I experienced exactly the same problem with an Asda in Norfolk. I was trying to arrange a cake for my Fathers 50th birthday and took along my "embarrassing" baby photo for the cake. When I presented the photo to the bakery they told me they would not put the picture on as it showed his bottom. I had to go home and actually choose a different picture for the cake as they completely refused to put the picture on! It wasn't a rude picture and was just one of him as a baby lying on his front. I was completely shocked when they refused to put the picture on and when it came to my mothers birthday I found another supermarket to do the cake instead.
Lyndsey Newcombe, Buckhurst Hill, Essex

In Key West Florida I took a photo of a painting of a mermaid that I saw in an art gallery window. The painting was of a topless mirmaid. When I took the memory stick to WalMart they refused to print the mermaid image because it showed nudity. The image was of a painting, not a real person.

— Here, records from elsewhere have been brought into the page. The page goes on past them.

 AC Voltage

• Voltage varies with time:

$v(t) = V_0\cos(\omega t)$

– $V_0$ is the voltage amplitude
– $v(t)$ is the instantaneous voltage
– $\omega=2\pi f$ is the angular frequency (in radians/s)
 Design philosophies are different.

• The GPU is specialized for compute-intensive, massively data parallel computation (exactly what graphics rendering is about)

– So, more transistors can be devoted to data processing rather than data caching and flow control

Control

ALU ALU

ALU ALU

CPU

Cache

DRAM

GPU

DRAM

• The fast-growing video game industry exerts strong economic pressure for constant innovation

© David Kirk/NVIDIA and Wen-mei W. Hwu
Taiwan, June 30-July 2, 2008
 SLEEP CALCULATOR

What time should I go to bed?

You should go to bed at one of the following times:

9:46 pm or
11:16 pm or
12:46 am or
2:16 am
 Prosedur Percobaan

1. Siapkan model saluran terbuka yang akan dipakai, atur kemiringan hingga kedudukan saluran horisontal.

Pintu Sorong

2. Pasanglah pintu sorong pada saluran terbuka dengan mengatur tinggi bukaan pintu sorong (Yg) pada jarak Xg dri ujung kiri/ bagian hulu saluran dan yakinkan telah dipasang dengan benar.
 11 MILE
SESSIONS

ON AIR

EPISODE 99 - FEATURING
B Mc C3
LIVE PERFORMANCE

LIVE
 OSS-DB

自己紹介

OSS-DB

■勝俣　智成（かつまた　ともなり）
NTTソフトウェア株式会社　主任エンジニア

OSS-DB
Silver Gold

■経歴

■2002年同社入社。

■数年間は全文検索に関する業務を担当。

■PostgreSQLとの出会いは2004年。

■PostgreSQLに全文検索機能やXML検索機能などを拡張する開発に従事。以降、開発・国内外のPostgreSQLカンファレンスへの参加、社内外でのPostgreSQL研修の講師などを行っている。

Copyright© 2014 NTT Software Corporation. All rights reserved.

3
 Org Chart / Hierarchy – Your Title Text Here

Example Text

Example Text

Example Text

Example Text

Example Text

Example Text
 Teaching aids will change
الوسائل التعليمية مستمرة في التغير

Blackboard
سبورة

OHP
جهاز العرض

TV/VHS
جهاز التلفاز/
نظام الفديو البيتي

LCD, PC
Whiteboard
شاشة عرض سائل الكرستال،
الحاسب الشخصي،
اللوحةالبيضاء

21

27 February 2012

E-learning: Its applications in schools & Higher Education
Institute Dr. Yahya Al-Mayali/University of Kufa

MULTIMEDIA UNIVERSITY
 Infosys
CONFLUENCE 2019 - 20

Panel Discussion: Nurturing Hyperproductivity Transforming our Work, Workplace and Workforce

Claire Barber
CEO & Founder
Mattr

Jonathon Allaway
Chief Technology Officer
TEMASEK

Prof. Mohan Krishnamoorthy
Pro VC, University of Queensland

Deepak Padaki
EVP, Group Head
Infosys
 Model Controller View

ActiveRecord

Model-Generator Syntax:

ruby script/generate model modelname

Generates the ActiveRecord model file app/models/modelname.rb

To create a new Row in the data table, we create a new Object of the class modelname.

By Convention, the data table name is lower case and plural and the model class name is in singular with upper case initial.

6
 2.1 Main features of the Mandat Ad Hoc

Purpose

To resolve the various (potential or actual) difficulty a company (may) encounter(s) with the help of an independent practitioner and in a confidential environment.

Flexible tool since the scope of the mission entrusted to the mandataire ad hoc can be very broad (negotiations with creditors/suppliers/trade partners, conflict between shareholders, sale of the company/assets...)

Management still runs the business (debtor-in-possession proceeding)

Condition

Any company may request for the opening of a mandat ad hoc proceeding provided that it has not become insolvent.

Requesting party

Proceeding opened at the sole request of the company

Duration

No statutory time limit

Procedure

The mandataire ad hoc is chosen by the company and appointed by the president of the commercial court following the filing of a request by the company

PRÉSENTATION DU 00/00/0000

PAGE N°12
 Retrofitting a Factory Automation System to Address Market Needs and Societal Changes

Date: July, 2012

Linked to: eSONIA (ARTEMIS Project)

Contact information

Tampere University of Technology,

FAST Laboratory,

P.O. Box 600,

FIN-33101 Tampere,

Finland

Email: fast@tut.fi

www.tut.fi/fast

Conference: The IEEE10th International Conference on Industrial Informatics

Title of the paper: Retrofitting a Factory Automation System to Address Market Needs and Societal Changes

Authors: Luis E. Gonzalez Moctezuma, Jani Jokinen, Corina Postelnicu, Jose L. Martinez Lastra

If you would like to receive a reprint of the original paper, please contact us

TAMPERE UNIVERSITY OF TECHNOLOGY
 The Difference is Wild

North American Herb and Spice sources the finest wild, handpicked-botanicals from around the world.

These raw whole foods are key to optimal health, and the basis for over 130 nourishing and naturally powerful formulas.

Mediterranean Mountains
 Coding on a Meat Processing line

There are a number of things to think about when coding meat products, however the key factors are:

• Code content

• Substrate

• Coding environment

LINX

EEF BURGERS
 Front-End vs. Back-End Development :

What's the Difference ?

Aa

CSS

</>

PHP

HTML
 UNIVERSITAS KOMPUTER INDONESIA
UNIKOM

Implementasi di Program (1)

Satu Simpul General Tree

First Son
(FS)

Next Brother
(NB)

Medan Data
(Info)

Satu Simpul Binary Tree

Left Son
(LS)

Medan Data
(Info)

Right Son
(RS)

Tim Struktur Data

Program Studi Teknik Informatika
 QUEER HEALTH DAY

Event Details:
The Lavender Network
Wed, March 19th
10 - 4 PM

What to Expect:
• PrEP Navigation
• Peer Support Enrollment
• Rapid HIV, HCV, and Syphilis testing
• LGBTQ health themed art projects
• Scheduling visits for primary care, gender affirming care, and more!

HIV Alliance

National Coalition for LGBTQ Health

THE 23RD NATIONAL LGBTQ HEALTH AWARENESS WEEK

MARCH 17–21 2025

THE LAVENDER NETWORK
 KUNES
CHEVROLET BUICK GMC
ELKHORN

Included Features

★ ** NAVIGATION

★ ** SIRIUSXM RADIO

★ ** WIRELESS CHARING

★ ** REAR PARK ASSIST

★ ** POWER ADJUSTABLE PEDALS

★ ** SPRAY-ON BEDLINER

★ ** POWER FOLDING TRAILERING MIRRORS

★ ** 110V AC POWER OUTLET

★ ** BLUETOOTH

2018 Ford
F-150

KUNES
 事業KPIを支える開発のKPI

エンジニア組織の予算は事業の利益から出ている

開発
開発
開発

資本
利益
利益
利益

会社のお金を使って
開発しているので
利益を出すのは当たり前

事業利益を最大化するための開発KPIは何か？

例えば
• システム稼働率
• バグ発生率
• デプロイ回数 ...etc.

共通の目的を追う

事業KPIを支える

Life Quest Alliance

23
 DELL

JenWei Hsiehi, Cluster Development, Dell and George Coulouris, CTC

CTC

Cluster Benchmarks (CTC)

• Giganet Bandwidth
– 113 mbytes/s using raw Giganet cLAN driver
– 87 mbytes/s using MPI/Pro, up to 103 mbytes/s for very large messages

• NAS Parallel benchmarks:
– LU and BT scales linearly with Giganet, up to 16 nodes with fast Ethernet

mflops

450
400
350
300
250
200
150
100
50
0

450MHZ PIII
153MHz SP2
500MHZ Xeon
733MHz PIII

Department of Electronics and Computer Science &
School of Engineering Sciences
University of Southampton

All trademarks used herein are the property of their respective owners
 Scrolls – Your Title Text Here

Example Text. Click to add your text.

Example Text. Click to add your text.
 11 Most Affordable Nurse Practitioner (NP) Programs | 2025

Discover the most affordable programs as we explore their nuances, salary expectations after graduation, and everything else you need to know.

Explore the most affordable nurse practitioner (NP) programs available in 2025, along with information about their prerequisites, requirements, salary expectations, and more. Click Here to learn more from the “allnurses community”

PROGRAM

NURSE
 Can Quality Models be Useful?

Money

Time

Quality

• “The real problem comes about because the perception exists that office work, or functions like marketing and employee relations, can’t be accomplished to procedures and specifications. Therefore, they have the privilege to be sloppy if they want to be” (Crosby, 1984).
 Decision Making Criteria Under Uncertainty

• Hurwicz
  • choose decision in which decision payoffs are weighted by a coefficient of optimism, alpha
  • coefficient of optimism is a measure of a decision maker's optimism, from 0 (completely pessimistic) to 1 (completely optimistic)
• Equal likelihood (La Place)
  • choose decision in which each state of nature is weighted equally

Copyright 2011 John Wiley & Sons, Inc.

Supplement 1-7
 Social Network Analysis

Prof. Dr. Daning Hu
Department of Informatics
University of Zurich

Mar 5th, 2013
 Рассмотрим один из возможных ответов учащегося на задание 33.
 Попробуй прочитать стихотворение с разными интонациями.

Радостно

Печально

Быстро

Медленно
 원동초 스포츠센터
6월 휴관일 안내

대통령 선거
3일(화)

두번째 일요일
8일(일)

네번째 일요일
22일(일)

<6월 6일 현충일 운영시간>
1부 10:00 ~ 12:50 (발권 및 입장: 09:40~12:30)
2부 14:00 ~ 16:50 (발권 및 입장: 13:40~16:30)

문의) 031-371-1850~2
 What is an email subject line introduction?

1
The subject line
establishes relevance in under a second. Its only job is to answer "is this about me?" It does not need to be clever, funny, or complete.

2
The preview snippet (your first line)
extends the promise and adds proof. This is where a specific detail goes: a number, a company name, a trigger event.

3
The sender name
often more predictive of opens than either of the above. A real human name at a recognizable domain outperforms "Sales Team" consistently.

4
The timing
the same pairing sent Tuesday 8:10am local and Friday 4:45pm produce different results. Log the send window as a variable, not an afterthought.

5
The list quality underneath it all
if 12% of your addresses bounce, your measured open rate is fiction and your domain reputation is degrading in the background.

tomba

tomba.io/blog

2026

I agree that pornographic images can not be tolerated in commercial retail enviournments, but not all nudity is pornographic and situational dicretion should be allowed to be used, rather than a blanket ban caused by fear of litigation.
Lisa Lessware, London

I was working for a company and it was coming up to its birthday celebrations. So we went to Sainsbury's in our uniforms with our name tags and were promptly told we couldnt have the stores name and logo on the cake as it was copywritten. Daft

It was a friends 40th birthday at work last year and we wanted to have a cake done also. i made a picture of her so it looked like George Clooney was hugging her and they wouldn't do it either because they didnt have his permission! Can you believe it - after I made a fuss in the store they finally agreed.
Nick, Oldbury, West Midlands

About 7 months ago, soon after our baby was born, we went along to an art exhibition in London. The exhibition was about the portrayal of sex in art over the years. We went mid afternoon, the baby was about 1 month old and fast asleep. We were told we couldn't go in with the baby because due to the nudity depicted in the exhibition! Gobsmacked we were. The baby couldn't even focus, let alone be corrupted and subsequently scarred for life by grubby images. Get a grip people!
James Spratt, Bow, London

My mother once took some photos to a chemist (the days before digital!) and they said they would make the photographs up because there was 2 pictures of my brother and sister in the bath (at around 1 and 2, respectively). The rest were all of our holiday snaps - the whole family just relaxing on the beach or in a restaurant. It clearly wasn't sinister. Can't for the life of me remember which chemists it was?...
Owen Moone, Milton Keynes, UK

"Another suggestion was putting a star on the offending area." Are they mad? Has common sense been totally lost? One can only sigh...
Chantel, Wales

This ties well with your article - Adults 'scared to go near kids' - no wonder with an attitude like this
Christophe, Edinburgh

Personally, I think it's a good thing the staff had considered the implications of using such a photo. It IS nudity after all (although of a baby), nude is nude. The fact that they had discussed it with the customer and had confirmed it is okay to use is a good thing, the store doesn't want any law-breaking or offensive acts, it is just being careful since it is a family-friendly store.
Chilli, Cardiff, Wales

This country is a joke. We have no problem letting our kids wander the streets unmonitored until all hours, take drugs at 12 or 13 & allow girls to have sex & get pregnant before they are even old enough to leave school, but if a photo of a 5 month old baby's bottom is put on a birthday cake we get all self-righteous & prudish about it. It's pathetic.